Come. And he does. Peter steps out of the boat and begins walking on the water in the storm toward Jesus.
It might be tempting to say that Peter began to sink because he took his eyes off Jesus. The truth is, we don’t know anything about where Peter is looking until he notices the strong wind. Scripture does not tell us where Peter is looking, only that he gets out of the boat and starts walking on the water to Jesus. Do you get that? He’s in the middle of this great big storm, the watery world around him tipping and rolling, and he’s WALKING ON THE WATER! Talk about doing something amazing when it seems like everything is against you! Following Jesus’ call no matter what, he just gets out of the boat and walks on the stormy sea.
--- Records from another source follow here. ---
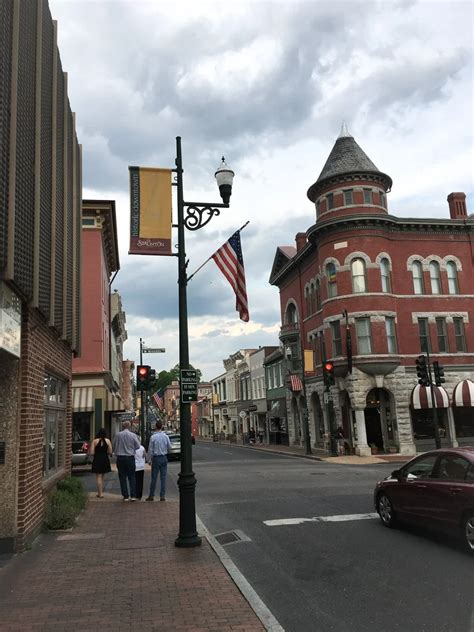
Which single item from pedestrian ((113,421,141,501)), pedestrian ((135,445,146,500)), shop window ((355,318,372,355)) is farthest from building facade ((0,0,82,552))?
shop window ((355,318,372,355))

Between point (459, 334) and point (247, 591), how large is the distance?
3057cm

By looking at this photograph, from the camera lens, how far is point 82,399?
2527 centimetres

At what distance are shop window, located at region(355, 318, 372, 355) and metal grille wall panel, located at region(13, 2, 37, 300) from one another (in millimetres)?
25103

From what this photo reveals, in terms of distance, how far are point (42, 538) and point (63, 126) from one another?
8.29 meters

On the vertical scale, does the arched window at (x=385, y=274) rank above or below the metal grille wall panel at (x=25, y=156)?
above

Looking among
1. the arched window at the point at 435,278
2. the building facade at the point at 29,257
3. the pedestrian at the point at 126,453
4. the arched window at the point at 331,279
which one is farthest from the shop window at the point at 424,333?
the building facade at the point at 29,257

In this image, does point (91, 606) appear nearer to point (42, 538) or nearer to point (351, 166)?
point (42, 538)

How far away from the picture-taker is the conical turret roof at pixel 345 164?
3206 centimetres

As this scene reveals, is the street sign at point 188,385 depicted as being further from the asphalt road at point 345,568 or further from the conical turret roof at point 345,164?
the conical turret roof at point 345,164

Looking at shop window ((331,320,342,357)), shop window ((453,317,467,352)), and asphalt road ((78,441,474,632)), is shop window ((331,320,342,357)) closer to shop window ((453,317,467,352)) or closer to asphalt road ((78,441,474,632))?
shop window ((453,317,467,352))

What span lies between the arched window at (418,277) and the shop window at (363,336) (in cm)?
437

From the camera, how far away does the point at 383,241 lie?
1272 inches

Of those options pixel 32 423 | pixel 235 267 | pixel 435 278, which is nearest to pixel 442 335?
pixel 435 278

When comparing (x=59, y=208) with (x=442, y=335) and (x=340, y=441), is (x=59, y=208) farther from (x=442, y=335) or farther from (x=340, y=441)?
(x=442, y=335)
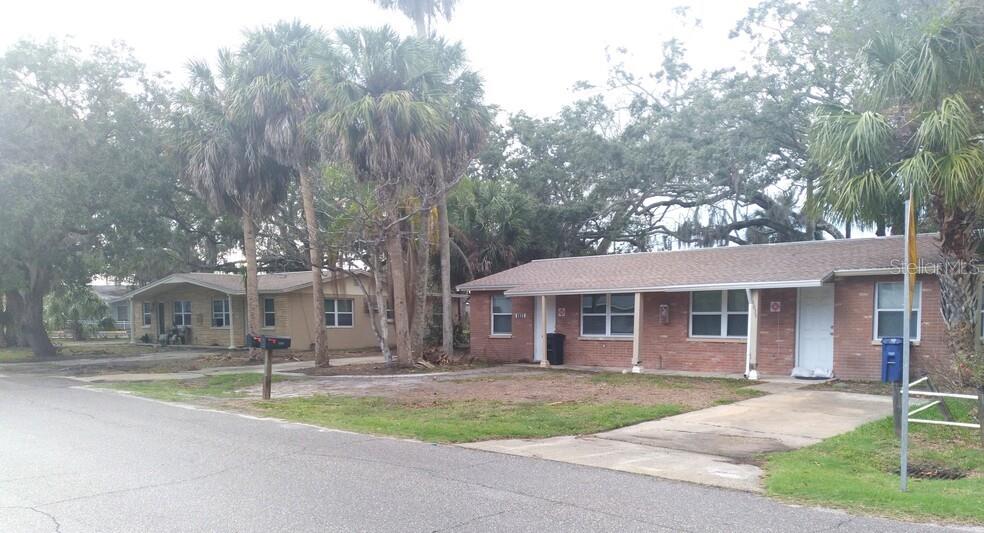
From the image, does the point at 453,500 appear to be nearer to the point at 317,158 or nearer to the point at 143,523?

But then, like Elijah, like we all sometimes do when things get rough, Peter realizes a powerful force is working against him and believes that he cannot stand against it. He wasn’t supposed to be doing this. He wasn’t supposed to be walking on water. He was frightened. He was beginning to sink.
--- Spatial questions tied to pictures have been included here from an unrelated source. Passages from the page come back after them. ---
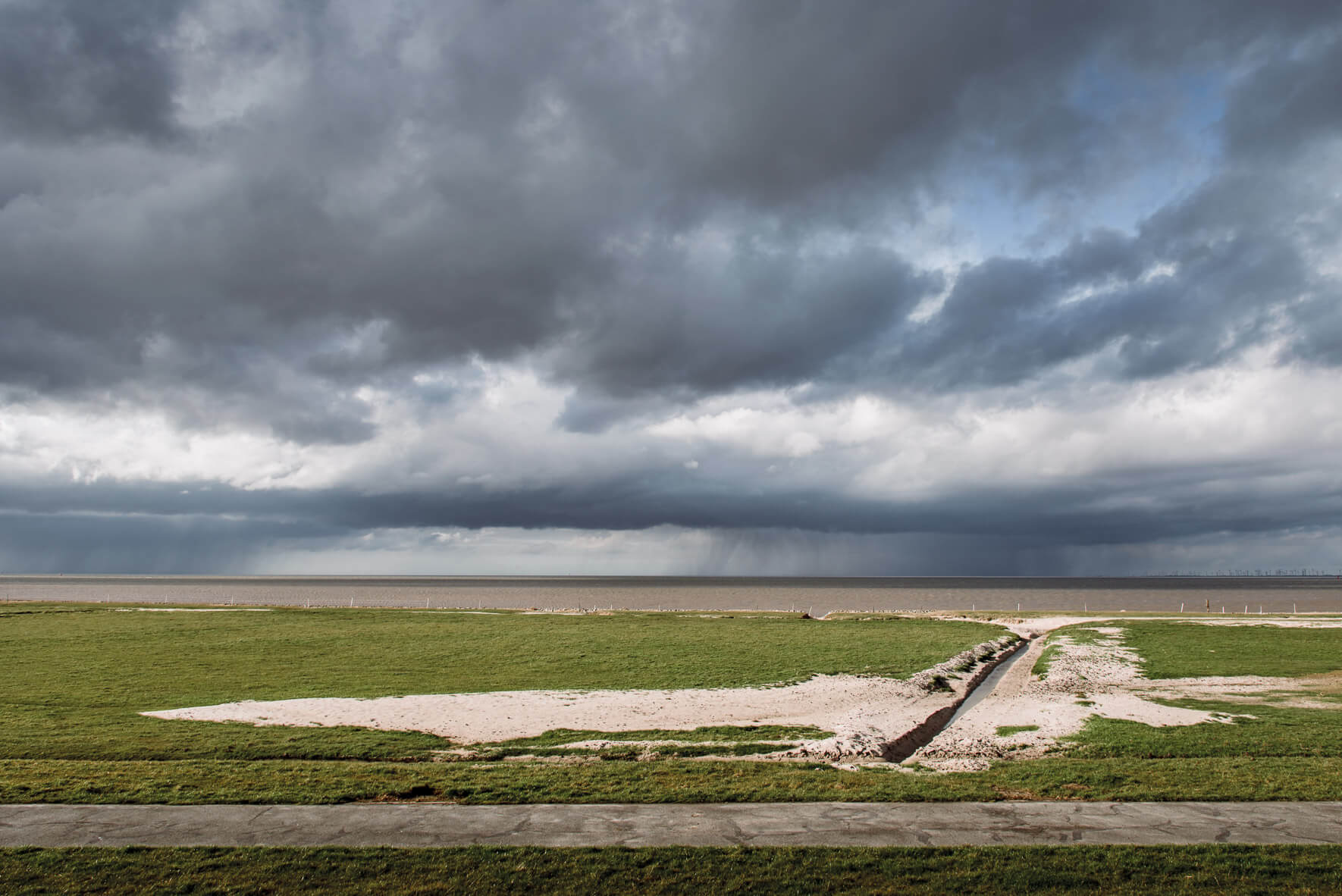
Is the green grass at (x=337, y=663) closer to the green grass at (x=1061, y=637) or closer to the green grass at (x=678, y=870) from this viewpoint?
the green grass at (x=1061, y=637)

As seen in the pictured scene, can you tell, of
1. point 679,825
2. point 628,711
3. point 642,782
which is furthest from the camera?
point 628,711

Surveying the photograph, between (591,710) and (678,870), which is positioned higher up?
(678,870)

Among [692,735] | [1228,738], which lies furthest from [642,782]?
[1228,738]

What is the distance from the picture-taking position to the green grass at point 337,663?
1955cm

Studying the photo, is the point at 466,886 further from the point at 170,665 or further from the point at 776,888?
the point at 170,665

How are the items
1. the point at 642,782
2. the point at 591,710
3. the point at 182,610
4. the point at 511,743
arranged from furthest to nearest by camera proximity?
the point at 182,610 < the point at 591,710 < the point at 511,743 < the point at 642,782

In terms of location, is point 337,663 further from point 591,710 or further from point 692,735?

“Save me Lord!” he cries out. And immediately, Jesus reaches out to catch him. It is important to note that Jesus does not say: oh, that’s ok; you’re not supposed to walk on water. Or: why did you get out of the boat in the first place? Or: you should have brought your personal flotation device. Or: shame on you for asking for proof of who I was! I should let you drown! No, instead, he tells Peter, “You of little faith, why did you doubt?” Maybe Jesus meant: why did you doubt and therefore sink? But it is also quite likely that Jesus meant: I called you onto the water, so why would you ever think I wouldn’t save you? There is no indication that he is even angry with Peter. Jesus and Peter get back into the boat with the rest of the disciples and the disciples worship Jesus, saying “Truly you are the Son of God.”
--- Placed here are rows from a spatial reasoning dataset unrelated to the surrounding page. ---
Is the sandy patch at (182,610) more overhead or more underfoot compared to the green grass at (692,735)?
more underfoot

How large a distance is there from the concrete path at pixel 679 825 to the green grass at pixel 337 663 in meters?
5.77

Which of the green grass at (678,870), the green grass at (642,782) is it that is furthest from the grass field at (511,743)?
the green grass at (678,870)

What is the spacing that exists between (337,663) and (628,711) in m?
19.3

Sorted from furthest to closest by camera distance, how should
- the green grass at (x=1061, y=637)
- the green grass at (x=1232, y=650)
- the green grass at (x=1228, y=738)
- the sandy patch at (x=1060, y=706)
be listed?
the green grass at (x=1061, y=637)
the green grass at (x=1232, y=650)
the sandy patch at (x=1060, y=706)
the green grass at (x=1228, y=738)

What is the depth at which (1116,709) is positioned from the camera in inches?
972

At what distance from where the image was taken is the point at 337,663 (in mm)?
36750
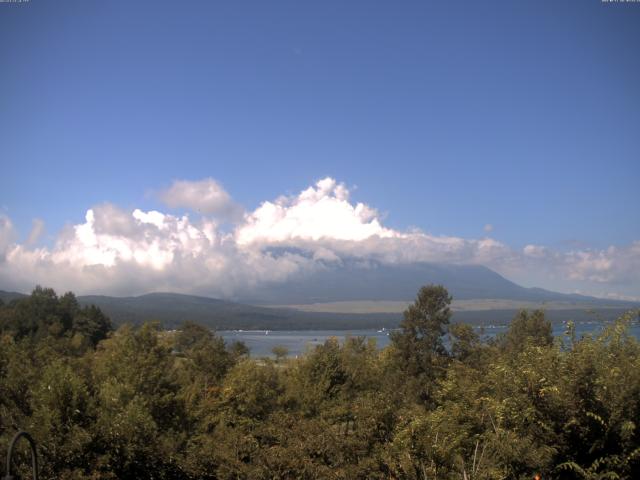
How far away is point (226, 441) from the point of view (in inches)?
675

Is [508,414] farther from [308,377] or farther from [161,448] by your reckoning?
[308,377]

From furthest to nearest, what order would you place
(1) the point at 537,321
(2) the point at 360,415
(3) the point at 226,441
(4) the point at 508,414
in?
(1) the point at 537,321 < (3) the point at 226,441 < (2) the point at 360,415 < (4) the point at 508,414

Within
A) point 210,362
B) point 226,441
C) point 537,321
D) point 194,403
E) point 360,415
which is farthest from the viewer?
point 537,321

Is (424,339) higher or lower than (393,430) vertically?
lower

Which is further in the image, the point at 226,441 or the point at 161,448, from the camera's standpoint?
the point at 161,448

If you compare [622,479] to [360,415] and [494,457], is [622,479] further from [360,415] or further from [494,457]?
[360,415]

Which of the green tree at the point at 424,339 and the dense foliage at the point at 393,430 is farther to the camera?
the green tree at the point at 424,339

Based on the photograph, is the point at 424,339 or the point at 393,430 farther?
the point at 424,339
These stories about Peter and Elijah tell us something about what it means to be called and sent by God. This is important for all of us because God calls each of us for some purpose in this world. These scenes from the lives of these two faithful men show us that following God is sometimes hard, scary and sometimes we fail. But God never fails us.
Elijah and Peter will both fail at different times in their ministries. They will succeed, too. Some days will be hard for them, some will be easier. Mistakes, doubts, confusion, the doubts of others, and the forces aligned against them; none of these things mean that the path they were on, the path following God, was the wrong path. And they never walked it alone.
There are times when it seems like everyone is against us, as though things in life are pushing us further and further away from shore. Times when our decision to do whatever we believe God is calling us to do is met with obstacle after obstacle. There are times we are desperately afraid. There are times when we sink, run away and hide in a cave, lament our situation and even doubt and want proof that God is indeed who God claims to be.
But these stories also show us something far more important about God. Often, God has more faith in us than we have in God! God believes that whatever we have been called and sent to do we are capable of doing with God’s help. When we are in the middle of life’s storms, tossed about on the wind and waves of life, wondering if this is really what God had in mind for us or for our lives, it is hard to believe or even understand God’s presence with us. But God IS with us, even when it looks bad and, most especially, when we doubt.
When we sink, when we are exhausted, Jesus lifts us up, gives us the stillness that only comes from God, and gets right back in the boat with us.